— Problem to work on —
Copy these lines word for word, starting at the line that has "Which has greater" and going through the last line of the items.

— Data supplied —
● ● ● ● ● ● ●
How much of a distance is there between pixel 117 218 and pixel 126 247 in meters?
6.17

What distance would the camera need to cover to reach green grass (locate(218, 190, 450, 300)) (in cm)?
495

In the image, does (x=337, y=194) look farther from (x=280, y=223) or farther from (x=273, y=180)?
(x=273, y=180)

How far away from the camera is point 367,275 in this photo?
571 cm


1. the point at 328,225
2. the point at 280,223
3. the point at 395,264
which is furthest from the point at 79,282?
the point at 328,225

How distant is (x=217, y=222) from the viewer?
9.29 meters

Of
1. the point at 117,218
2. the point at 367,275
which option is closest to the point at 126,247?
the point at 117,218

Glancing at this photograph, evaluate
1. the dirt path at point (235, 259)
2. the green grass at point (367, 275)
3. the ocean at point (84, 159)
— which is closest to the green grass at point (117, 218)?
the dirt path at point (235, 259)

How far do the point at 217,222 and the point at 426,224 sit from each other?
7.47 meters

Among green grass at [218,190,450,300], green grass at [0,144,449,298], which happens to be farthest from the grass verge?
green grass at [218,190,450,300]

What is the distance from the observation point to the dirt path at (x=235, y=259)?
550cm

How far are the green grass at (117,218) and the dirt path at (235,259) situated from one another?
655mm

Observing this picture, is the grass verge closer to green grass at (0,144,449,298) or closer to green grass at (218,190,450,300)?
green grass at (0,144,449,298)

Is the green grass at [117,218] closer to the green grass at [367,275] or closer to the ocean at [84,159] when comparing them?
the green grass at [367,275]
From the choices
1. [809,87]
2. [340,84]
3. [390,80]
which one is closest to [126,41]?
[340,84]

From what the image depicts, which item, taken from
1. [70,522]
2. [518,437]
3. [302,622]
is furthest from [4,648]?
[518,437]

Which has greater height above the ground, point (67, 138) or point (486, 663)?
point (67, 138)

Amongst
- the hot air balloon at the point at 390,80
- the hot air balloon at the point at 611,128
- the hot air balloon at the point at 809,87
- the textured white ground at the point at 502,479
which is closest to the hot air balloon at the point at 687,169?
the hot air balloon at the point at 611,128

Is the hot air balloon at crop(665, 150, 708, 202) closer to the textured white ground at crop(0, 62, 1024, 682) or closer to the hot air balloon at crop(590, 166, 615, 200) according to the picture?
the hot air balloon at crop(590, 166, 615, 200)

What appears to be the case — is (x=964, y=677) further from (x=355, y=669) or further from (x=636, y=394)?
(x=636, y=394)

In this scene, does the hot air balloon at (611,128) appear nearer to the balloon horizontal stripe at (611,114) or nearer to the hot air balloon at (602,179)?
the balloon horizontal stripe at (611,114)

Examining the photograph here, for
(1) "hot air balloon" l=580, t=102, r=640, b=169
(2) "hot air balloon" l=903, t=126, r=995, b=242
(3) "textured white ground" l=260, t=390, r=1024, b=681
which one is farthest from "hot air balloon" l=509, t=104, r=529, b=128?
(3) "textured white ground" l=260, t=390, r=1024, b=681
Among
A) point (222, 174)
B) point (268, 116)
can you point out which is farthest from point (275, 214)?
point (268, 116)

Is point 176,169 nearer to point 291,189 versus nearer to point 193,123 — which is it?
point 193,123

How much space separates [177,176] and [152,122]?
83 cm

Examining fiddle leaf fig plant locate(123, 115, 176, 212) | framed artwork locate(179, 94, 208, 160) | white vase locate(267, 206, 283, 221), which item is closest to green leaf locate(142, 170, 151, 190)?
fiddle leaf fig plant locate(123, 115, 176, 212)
● ● ● ● ● ● ●
— Completed exercise —
Which has greater height above the ground, point (67, 138) or point (486, 663)?
point (67, 138)

Amongst
- the hot air balloon at the point at 390,80
- the hot air balloon at the point at 611,128
- the hot air balloon at the point at 809,87
- the textured white ground at the point at 502,479
which is closest to the hot air balloon at the point at 687,169?
the hot air balloon at the point at 611,128

Is the hot air balloon at crop(665, 150, 708, 202) closer to the textured white ground at crop(0, 62, 1024, 682) or closer to the hot air balloon at crop(590, 166, 615, 200) according to the picture?
the hot air balloon at crop(590, 166, 615, 200)

What appears to be the case — is (x=964, y=677) further from (x=355, y=669) or further from (x=636, y=394)?
(x=636, y=394)

In this scene, does the hot air balloon at (611,128) appear nearer to the balloon horizontal stripe at (611,114) or nearer to the hot air balloon at (602,179)?
the balloon horizontal stripe at (611,114)

Examining the photograph here, for
(1) "hot air balloon" l=580, t=102, r=640, b=169
(2) "hot air balloon" l=903, t=126, r=995, b=242
(3) "textured white ground" l=260, t=390, r=1024, b=681
which one is farthest from "hot air balloon" l=509, t=104, r=529, b=128?
(3) "textured white ground" l=260, t=390, r=1024, b=681
Among
A) point (222, 174)
B) point (268, 116)
can you point out which is farthest from point (275, 214)?
point (268, 116)

Is point 176,169 nearer to point 291,189 versus nearer to point 193,123 — which is it?
point 193,123

How much space separates [177,176] and [152,122]?
83 cm

Examining fiddle leaf fig plant locate(123, 115, 176, 212) | framed artwork locate(179, 94, 208, 160) | white vase locate(267, 206, 283, 221), which item is closest to green leaf locate(142, 170, 151, 190)?
fiddle leaf fig plant locate(123, 115, 176, 212)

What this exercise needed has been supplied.